Senate Backs One Nation’s Inquiry Into GAB Carbon Capture

Labor – the party of government – was this week the only party in the Senate which refused to back Senator Pauline Hanson’s inquiry into a carbon capture and storage trial involving the Great Artesian Basin. 

Even the Greens managed to bring themselves to support One Nation’s motion for an inquiry into a three-year trial proposed by a subsidiary of multinational coal mining giant Glencore. The inquiry will report to the Senate on 1 May, just before the Queensland government hands down a decision about whether the project will proceed – its final hurdle. 

The trial would involve capturing carbon dioxide emissions from the Millmerran Power Station in Queensland, turning it into a supercritical fluid and injecting up to 330,000 tonnes of it into an aquifer more than two kilometres deep inside the basin. 

The proposed trial – which could set a precedent for carbon capture and storage in Australia – has local farmers and mayors up in arms about the potential for contamination of groundwater in the basin, one of Australia’s most important natural resources. 

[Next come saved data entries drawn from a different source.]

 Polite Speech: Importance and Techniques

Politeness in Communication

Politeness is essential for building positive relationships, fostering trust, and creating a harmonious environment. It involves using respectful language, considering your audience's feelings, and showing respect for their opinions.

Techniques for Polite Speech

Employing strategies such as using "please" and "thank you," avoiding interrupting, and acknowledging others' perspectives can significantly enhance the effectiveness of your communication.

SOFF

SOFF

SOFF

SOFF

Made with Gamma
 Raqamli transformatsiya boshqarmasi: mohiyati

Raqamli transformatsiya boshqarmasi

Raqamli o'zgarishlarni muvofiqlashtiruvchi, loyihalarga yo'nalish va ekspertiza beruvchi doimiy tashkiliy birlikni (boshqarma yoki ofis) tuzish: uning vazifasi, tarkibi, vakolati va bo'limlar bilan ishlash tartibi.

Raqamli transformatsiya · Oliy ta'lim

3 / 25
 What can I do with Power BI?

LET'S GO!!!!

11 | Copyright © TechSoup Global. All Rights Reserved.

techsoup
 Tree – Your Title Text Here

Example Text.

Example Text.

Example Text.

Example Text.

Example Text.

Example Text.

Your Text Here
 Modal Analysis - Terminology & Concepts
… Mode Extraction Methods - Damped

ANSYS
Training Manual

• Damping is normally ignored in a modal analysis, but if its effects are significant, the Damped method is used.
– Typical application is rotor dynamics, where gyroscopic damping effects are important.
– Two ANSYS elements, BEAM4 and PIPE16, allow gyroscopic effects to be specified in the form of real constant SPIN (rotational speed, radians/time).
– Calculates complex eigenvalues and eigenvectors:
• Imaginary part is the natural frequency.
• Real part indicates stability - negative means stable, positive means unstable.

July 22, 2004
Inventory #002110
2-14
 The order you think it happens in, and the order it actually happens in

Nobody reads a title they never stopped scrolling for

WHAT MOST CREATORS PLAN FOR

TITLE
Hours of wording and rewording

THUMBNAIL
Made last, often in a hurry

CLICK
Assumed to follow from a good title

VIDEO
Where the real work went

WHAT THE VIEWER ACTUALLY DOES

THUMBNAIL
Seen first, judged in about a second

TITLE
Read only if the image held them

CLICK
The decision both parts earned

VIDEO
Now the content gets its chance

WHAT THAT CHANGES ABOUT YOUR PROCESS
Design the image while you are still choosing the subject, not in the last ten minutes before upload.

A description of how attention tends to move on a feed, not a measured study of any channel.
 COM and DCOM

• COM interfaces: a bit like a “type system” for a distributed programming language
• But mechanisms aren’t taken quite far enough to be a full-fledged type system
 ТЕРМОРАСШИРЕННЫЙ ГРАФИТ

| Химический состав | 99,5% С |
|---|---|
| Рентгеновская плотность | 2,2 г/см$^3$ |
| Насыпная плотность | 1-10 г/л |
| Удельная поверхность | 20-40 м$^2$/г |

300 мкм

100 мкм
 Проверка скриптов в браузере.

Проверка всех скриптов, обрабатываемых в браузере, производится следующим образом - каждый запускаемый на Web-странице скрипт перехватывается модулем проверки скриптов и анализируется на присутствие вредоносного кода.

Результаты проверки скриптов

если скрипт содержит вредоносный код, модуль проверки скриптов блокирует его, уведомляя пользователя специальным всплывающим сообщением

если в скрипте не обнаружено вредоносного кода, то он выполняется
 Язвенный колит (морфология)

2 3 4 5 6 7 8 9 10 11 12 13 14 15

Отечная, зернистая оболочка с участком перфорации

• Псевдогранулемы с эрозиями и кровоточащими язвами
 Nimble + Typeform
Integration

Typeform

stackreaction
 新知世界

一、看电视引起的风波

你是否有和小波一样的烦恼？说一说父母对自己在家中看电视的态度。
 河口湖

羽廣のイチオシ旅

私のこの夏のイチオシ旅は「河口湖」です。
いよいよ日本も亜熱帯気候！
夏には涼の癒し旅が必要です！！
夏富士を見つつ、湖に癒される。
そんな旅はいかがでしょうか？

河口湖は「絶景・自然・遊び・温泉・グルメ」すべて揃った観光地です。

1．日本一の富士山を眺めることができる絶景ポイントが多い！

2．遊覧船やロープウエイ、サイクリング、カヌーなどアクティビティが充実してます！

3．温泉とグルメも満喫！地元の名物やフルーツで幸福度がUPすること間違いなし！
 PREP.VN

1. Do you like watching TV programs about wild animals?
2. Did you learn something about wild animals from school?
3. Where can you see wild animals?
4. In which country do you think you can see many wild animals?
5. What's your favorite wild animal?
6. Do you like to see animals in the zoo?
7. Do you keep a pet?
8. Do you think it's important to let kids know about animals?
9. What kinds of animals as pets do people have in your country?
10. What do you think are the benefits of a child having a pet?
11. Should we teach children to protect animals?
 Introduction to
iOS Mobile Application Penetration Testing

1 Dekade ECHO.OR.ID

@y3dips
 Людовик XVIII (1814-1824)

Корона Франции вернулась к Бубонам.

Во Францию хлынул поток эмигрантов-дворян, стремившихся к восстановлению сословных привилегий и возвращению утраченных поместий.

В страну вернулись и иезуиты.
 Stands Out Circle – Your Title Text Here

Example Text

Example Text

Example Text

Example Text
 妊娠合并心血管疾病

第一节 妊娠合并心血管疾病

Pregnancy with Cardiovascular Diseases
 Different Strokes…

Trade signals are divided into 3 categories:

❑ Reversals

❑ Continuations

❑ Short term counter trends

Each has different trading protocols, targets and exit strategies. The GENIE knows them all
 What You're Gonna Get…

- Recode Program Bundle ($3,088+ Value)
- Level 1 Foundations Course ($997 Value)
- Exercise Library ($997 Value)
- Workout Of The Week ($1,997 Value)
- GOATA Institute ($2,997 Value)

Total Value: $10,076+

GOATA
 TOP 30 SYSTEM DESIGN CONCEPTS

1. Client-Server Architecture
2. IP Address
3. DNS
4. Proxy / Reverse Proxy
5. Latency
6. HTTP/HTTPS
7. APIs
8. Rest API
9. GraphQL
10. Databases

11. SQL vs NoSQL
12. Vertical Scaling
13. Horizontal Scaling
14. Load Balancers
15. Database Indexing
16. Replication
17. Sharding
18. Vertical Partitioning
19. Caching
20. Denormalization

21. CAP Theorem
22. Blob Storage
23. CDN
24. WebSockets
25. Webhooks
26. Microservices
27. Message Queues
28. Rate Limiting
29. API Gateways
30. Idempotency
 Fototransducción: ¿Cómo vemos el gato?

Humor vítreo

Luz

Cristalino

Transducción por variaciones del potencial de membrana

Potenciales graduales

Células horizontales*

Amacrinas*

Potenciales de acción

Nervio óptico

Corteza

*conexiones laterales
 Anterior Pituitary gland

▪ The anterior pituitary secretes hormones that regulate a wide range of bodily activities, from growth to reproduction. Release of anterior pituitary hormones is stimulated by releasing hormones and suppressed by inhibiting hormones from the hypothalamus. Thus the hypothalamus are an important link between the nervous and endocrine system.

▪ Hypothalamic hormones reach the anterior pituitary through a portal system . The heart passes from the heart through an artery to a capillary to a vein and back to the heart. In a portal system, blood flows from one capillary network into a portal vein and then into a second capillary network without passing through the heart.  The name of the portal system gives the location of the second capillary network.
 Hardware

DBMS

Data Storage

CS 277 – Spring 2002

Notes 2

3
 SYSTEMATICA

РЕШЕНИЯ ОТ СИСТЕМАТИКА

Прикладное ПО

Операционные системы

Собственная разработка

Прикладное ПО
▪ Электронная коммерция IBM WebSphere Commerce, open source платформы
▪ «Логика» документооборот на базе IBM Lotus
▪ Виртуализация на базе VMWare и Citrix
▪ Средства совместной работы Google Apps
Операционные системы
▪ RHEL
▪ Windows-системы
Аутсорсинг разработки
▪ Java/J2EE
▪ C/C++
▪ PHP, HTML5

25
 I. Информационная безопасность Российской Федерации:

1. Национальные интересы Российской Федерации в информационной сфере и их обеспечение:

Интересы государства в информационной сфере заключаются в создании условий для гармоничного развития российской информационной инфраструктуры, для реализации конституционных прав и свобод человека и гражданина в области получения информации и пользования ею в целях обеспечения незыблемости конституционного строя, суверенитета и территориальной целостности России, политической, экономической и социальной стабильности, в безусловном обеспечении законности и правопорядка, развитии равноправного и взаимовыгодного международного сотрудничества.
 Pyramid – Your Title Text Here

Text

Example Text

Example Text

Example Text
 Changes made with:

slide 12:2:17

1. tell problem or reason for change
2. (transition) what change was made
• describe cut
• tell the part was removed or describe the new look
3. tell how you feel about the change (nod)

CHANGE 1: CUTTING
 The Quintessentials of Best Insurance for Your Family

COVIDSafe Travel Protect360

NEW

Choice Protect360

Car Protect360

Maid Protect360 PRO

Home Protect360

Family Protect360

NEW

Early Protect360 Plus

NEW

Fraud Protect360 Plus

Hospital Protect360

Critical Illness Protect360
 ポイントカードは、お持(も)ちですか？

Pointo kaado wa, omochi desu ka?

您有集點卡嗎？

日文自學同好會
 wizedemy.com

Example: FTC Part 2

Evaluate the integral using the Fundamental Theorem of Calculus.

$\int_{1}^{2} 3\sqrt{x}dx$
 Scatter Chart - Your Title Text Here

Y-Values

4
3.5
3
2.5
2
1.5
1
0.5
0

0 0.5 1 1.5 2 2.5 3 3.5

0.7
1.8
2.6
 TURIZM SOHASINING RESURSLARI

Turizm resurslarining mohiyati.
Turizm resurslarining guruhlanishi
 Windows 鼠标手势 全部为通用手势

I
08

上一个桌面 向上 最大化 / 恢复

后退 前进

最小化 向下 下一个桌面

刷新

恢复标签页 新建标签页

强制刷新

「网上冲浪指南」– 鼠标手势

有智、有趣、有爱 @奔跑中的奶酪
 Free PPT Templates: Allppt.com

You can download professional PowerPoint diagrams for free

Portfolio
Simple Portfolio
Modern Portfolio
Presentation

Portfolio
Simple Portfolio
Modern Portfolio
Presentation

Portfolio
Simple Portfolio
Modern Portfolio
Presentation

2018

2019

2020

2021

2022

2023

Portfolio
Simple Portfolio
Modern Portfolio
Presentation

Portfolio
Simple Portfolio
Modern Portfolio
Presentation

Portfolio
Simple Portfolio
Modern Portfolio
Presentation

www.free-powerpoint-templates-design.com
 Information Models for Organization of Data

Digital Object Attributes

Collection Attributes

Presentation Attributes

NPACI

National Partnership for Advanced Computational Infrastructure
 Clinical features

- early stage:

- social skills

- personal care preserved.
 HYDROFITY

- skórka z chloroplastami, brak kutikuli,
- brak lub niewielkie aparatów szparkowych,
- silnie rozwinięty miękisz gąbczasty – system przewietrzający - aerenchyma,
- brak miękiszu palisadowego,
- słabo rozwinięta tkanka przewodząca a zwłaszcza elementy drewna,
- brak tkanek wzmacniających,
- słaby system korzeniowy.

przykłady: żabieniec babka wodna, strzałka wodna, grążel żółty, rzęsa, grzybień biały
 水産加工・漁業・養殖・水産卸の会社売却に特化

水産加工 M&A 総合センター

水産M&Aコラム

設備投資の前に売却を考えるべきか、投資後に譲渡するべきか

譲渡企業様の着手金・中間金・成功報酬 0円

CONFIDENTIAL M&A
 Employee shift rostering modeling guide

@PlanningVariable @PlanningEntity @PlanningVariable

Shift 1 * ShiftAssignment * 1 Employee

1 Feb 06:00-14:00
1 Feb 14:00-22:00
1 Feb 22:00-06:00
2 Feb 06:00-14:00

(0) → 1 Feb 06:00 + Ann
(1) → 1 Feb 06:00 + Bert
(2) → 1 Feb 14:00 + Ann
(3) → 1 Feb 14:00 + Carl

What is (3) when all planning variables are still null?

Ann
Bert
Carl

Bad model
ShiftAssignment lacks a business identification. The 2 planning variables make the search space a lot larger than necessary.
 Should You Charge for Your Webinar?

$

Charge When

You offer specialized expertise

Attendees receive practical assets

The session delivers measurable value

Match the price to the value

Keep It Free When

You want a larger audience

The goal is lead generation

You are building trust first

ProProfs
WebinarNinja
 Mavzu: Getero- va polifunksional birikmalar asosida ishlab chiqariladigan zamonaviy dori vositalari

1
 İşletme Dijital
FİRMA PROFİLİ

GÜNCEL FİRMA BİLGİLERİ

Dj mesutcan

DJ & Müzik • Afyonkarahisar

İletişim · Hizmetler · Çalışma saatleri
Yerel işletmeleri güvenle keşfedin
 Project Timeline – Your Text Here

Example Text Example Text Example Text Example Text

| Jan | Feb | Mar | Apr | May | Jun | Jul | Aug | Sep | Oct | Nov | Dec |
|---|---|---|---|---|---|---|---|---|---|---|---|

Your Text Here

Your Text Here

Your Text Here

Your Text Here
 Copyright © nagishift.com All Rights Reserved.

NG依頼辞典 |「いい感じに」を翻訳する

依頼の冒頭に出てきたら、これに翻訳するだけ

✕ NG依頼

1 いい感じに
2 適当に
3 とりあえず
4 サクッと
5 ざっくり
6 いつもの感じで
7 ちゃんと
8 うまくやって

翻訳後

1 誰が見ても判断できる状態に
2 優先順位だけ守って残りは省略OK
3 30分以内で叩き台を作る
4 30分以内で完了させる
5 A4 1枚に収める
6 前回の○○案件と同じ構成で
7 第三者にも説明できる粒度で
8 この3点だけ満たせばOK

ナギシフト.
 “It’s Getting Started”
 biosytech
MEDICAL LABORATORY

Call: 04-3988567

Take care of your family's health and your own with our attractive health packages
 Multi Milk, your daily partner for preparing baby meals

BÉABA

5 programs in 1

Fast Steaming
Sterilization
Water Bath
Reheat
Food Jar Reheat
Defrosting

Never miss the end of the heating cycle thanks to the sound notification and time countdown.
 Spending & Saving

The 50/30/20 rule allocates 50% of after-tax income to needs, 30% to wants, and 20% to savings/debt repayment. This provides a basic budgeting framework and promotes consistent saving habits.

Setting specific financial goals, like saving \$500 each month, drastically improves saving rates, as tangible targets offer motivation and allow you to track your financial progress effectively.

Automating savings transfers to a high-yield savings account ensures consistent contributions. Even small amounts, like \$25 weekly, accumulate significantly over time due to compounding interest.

At more than 1.7 million square kilometres, the Great Artesian Basin is one of the largest groundwater basins in the world. If it was a country, it would be the 17th largest in the world. It contains about 65 million gigalitres of water – enough to fill Sydney Harbour 130,000 times over. This water supports production worth almost $13 billion a year, and is vital to farmers, miners and hundreds of regional, rural and remote communities. 

Farmers are concerned that increased acidity in the water caused by the injection of supercritical carbon dioxide could leach contaminants like lead and arsenic into the groundwater at levels many times greater than safe drinking water guidelines. Queensland farmer group AgForce is so concerned it has launched legal action over the trial. 

The project could prove to be yet another perverse example of climate change ideology and policy effectively destroying the environment in order to save it.